Over de negociatie gaan diverse brieven, maar in gedrukte vorm wordt een zakelijke beschrijving gegeven in de Star 1822 p 236-238. De huisbankiers van de Maatschappij zijn Vlaer en Kol, en de banden zijn zo innig dat laatstgenoemde vanaf 1819 lid is van de Commissie van Weldadigheid.
De uitleg over ‘het gelukkigst lot’ komt van ‘den Heer Grave van Hogendorp’ namens de commissie ‘belast met het examineren der rekening en verantwoording van de ontvangsten en uitgaven der Maatschappij van Weldadigheid, over het vijfde maatschappelijk jaar, loopende tot 1 april 1823’, die rapport uitbrengt aan de Commissie van Toevoorzigt.

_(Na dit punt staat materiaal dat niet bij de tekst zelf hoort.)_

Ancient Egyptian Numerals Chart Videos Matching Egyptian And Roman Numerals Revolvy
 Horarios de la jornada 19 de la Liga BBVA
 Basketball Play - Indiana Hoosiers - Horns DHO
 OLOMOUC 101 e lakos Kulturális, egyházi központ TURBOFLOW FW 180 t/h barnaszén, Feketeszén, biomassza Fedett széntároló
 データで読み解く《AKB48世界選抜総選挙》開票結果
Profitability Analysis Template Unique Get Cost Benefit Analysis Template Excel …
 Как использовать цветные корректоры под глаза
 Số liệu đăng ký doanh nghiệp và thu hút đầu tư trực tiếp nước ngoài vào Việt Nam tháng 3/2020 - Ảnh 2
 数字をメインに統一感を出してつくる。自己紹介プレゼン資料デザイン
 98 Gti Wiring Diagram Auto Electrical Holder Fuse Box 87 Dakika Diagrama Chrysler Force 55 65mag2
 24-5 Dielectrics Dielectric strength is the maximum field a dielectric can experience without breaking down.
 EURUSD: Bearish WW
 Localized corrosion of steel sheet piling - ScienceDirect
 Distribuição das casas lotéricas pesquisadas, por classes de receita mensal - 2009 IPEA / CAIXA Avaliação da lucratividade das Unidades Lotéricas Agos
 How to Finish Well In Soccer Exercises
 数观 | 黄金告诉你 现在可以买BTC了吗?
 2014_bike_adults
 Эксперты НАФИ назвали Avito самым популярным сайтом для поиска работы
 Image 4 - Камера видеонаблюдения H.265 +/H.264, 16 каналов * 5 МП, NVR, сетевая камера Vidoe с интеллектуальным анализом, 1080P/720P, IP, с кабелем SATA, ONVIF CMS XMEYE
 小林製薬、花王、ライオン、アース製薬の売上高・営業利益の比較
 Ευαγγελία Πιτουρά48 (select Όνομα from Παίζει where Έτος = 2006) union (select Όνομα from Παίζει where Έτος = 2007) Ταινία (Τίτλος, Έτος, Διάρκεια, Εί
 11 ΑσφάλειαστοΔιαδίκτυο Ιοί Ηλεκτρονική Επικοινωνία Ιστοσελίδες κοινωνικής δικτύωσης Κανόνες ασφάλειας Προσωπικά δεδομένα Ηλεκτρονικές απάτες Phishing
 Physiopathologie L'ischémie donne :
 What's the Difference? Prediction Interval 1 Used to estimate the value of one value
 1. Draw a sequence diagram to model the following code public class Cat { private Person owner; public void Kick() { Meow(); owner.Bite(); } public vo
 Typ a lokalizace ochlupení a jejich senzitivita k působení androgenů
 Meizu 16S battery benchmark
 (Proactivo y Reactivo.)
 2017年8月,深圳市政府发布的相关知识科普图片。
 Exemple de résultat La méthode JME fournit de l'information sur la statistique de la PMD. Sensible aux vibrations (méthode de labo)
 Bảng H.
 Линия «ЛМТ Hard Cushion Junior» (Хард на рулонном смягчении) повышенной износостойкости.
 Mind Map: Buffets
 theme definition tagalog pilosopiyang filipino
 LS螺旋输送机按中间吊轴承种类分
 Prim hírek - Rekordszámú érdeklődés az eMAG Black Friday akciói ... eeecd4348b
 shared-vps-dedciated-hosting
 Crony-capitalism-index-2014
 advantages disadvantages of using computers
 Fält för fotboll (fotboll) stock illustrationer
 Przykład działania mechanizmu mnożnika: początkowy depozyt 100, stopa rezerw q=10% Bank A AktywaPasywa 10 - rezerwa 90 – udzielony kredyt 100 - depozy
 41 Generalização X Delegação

Dat rapport staat in de Star van december 1823 vanaf p 961, en daarvandaan komt ook het citaat met ‘meer bepaaldelijk tot daarstelling van het groote etablissement’.
Over zijn onderhandelingen met aannemers schrijft Johannes van den Bosch aan de Permanente Commissie ondermeer op 6 april 1822, invnr 61. De vaste bouwer van de Maatschappij was vanaf het begin in 1818 aannemer Oosterloo uit Steenwijk, die zich later associeerde met Hoffman uit Den Haag, zie ook p 112.
Het verhaal over de ‘Munstersche Roverbende’ komt uit een brief van de procureur-crimineel van de provincie Overijssel aan de gemeentes dd 11 mei 1822, gemeentearchief Ommen, ingekomen stukken Stad Ommen 1821-1822.